Job: Retype the records below line for line, changing nothing.
--- start of Records ---
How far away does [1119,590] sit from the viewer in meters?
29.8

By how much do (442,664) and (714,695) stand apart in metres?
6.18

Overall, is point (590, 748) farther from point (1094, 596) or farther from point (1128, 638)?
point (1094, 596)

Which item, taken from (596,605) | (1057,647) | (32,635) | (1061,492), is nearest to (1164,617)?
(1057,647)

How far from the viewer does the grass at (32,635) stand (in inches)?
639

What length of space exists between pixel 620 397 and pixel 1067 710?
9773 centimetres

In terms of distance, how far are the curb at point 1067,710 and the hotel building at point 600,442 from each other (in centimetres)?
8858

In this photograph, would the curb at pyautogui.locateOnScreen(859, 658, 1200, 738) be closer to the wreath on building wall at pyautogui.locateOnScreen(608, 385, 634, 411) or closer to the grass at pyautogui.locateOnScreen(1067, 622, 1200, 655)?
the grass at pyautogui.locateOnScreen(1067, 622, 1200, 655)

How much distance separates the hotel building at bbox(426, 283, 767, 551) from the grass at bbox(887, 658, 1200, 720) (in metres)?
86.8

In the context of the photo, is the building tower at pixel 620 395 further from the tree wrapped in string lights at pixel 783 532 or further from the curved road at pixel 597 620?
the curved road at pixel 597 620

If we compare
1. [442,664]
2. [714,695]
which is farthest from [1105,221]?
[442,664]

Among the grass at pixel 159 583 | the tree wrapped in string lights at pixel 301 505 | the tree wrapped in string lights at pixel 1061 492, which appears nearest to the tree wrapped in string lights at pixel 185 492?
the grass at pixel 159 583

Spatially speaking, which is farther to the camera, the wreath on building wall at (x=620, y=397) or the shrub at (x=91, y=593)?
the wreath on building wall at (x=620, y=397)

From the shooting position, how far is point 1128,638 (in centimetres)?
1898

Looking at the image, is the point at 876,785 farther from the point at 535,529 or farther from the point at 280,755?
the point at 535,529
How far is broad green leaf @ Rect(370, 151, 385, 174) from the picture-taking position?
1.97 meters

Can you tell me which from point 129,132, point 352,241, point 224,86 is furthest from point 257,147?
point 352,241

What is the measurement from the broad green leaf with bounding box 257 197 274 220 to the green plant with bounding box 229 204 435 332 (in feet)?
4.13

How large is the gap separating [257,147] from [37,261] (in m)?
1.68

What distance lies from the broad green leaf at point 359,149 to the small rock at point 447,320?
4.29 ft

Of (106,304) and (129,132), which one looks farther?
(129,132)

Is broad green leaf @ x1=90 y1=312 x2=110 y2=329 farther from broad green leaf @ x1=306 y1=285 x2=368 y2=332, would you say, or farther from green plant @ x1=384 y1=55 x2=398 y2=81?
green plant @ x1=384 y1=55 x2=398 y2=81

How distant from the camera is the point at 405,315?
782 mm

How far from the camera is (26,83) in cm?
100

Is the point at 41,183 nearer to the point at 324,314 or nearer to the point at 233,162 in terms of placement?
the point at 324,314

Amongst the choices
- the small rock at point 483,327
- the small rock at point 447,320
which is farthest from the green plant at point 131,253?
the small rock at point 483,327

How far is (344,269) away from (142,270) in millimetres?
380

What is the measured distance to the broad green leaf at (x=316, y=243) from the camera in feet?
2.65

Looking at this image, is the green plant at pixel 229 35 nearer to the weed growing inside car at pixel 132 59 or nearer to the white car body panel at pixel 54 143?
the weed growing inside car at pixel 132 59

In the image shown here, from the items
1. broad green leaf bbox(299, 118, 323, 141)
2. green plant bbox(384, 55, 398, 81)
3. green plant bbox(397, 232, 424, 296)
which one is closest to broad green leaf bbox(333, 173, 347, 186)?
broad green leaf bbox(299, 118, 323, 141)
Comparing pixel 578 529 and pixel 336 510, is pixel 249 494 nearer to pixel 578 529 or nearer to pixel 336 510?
--- end of Records ---
Problem solution:
How far away does [1119,590] sit from the viewer in meters?
29.8

By how much do (442,664) and (714,695) stand apart in metres?
6.18

Overall, is point (590, 748) farther from point (1094, 596) or farther from point (1128, 638)?
point (1094, 596)

Which item, taken from (596,605) | (1057,647) | (32,635) | (1061,492), is nearest to (1164,617)?
(1057,647)

How far from the viewer does the grass at (32,635) stand (in inches)?
639

What length of space exists between pixel 620 397 and pixel 1067 710?
9773 centimetres

In terms of distance, how far are the curb at point 1067,710 and the hotel building at point 600,442 from each other (in centimetres)?
8858

In this photograph, would the curb at pyautogui.locateOnScreen(859, 658, 1200, 738) be closer to the wreath on building wall at pyautogui.locateOnScreen(608, 385, 634, 411) or closer to the grass at pyautogui.locateOnScreen(1067, 622, 1200, 655)?
the grass at pyautogui.locateOnScreen(1067, 622, 1200, 655)

How much distance separates the hotel building at bbox(426, 283, 767, 551) from the grass at bbox(887, 658, 1200, 720) (in metres)?
86.8

In the context of the photo, is the building tower at pixel 620 395 further from the tree wrapped in string lights at pixel 783 532 or further from the curved road at pixel 597 620?
the curved road at pixel 597 620

If we compare
1. [442,664]
2. [714,695]
which is farthest from [1105,221]?
[442,664]

Among the grass at pixel 159 583 | the tree wrapped in string lights at pixel 301 505 | the tree wrapped in string lights at pixel 1061 492, which appears nearest to the tree wrapped in string lights at pixel 185 492?
the grass at pixel 159 583

Spatially speaking, which is farther to the camera, the wreath on building wall at (x=620, y=397) or the shrub at (x=91, y=593)?
the wreath on building wall at (x=620, y=397)

From the shooting position, how far is point 1128,638 (in centimetres)?
1898

Looking at the image, is the point at 876,785 farther from the point at 535,529 or farther from the point at 280,755?
the point at 535,529
How far is broad green leaf @ Rect(370, 151, 385, 174) from the picture-taking position?
1.97 meters

Can you tell me which from point 129,132, point 352,241, point 224,86 is furthest from point 257,147?
point 352,241

What is the measurement from the broad green leaf with bounding box 257 197 274 220 to the green plant with bounding box 229 204 435 332 (in feet)?
4.13

How large is the gap separating [257,147] from [37,261] (in m)?
1.68

What distance lies from the broad green leaf at point 359,149 to the small rock at point 447,320?
4.29 ft

Of (106,304) and (129,132), which one looks farther?
(129,132)

Is broad green leaf @ x1=90 y1=312 x2=110 y2=329 farther from broad green leaf @ x1=306 y1=285 x2=368 y2=332, would you say, or farther from green plant @ x1=384 y1=55 x2=398 y2=81?
green plant @ x1=384 y1=55 x2=398 y2=81

How distant from the camera is the point at 405,315?
782 mm

How far from the camera is (26,83) in cm?
100

Is the point at 41,183 nearer to the point at 324,314 or nearer to the point at 233,162 in terms of placement?
the point at 324,314

Amongst the choices
- the small rock at point 483,327
- the small rock at point 447,320
which is farthest from the green plant at point 131,253?
the small rock at point 483,327

How far is (344,269) away from (142,270) in millimetres?
380

What is the measured distance to the broad green leaf at (x=316, y=243) from the camera in feet?
2.65

Looking at this image, is the green plant at pixel 229 35 nearer to the weed growing inside car at pixel 132 59 or nearer to the white car body panel at pixel 54 143?
the weed growing inside car at pixel 132 59

In the image shown here, from the items
1. broad green leaf bbox(299, 118, 323, 141)
2. green plant bbox(384, 55, 398, 81)
3. green plant bbox(397, 232, 424, 296)
which one is closest to broad green leaf bbox(333, 173, 347, 186)?
broad green leaf bbox(299, 118, 323, 141)
Comparing pixel 578 529 and pixel 336 510, is pixel 249 494 nearer to pixel 578 529 or nearer to pixel 336 510?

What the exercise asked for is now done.